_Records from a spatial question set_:
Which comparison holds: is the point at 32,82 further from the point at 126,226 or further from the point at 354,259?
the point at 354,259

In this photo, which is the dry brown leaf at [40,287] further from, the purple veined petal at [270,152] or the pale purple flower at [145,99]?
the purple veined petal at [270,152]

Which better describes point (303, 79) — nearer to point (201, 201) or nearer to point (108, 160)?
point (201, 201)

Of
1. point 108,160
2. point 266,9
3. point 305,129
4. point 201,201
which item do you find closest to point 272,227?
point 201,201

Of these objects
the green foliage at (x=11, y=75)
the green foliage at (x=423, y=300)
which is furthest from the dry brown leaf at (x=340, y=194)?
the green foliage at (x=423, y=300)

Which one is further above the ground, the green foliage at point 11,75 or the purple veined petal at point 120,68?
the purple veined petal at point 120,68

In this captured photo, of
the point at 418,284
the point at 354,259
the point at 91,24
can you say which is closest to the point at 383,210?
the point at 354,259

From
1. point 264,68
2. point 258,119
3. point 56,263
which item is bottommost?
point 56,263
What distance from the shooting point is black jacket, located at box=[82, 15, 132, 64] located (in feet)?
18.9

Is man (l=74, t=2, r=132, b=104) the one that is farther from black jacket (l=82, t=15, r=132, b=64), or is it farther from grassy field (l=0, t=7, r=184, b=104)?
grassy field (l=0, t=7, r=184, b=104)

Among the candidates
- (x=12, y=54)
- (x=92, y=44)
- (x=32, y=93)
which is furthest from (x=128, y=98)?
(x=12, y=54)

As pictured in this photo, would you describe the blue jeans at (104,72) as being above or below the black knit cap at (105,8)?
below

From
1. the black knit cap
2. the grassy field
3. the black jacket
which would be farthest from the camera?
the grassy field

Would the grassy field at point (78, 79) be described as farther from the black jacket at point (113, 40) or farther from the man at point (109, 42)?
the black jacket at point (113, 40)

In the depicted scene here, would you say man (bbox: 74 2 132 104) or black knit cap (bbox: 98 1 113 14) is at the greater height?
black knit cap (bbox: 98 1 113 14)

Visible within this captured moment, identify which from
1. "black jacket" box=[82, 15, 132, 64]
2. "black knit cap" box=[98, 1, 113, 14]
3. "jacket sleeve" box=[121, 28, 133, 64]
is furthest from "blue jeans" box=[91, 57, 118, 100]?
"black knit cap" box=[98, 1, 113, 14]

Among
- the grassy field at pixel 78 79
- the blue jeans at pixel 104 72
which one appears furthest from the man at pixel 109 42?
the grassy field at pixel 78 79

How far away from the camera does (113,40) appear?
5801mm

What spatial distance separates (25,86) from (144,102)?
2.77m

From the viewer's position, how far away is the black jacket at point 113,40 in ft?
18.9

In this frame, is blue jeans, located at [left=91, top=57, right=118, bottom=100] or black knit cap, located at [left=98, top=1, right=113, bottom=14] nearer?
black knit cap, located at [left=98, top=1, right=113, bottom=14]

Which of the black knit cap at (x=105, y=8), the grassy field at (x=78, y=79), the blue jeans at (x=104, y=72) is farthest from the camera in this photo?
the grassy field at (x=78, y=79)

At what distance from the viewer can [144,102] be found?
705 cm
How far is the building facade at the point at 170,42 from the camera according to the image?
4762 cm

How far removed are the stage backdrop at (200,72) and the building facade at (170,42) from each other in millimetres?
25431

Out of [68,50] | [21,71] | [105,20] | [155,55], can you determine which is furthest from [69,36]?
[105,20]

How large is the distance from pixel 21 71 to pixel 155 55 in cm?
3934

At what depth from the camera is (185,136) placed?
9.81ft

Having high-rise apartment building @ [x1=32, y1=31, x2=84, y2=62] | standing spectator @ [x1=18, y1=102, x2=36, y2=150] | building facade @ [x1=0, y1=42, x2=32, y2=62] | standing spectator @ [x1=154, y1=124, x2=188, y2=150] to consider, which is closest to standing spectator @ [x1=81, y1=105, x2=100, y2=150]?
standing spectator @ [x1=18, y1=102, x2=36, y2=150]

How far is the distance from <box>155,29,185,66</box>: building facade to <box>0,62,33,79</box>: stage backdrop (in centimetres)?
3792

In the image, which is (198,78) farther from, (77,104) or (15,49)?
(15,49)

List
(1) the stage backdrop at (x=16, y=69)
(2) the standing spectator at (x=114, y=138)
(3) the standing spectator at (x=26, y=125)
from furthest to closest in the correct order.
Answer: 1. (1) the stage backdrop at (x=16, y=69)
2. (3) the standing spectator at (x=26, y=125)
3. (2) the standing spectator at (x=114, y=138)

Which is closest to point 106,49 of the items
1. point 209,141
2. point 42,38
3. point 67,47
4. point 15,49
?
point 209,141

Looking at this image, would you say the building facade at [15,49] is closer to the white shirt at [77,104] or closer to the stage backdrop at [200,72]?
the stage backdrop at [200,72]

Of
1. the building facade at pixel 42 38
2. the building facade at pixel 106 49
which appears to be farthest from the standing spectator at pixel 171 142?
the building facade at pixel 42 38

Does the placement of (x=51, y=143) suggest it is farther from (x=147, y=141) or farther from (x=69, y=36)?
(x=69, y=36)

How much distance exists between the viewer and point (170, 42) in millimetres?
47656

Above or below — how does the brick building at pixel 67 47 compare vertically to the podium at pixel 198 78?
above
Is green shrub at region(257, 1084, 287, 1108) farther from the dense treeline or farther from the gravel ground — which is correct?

_What you should do_: Return exactly the lines from the line bearing "Does the placement" to the end of the records, inclusive of both; include no other lines.

_Output_:
Does the placement of (x=51, y=143) suggest it is farther from (x=147, y=141) or farther from (x=69, y=36)?
(x=69, y=36)

How much distance exists between the viewer and point (170, 42) in millimetres?
47656

Above or below — how does the brick building at pixel 67 47 compare vertically to the podium at pixel 198 78?
above
Is green shrub at region(257, 1084, 287, 1108) farther from the dense treeline or farther from the gravel ground — which is correct?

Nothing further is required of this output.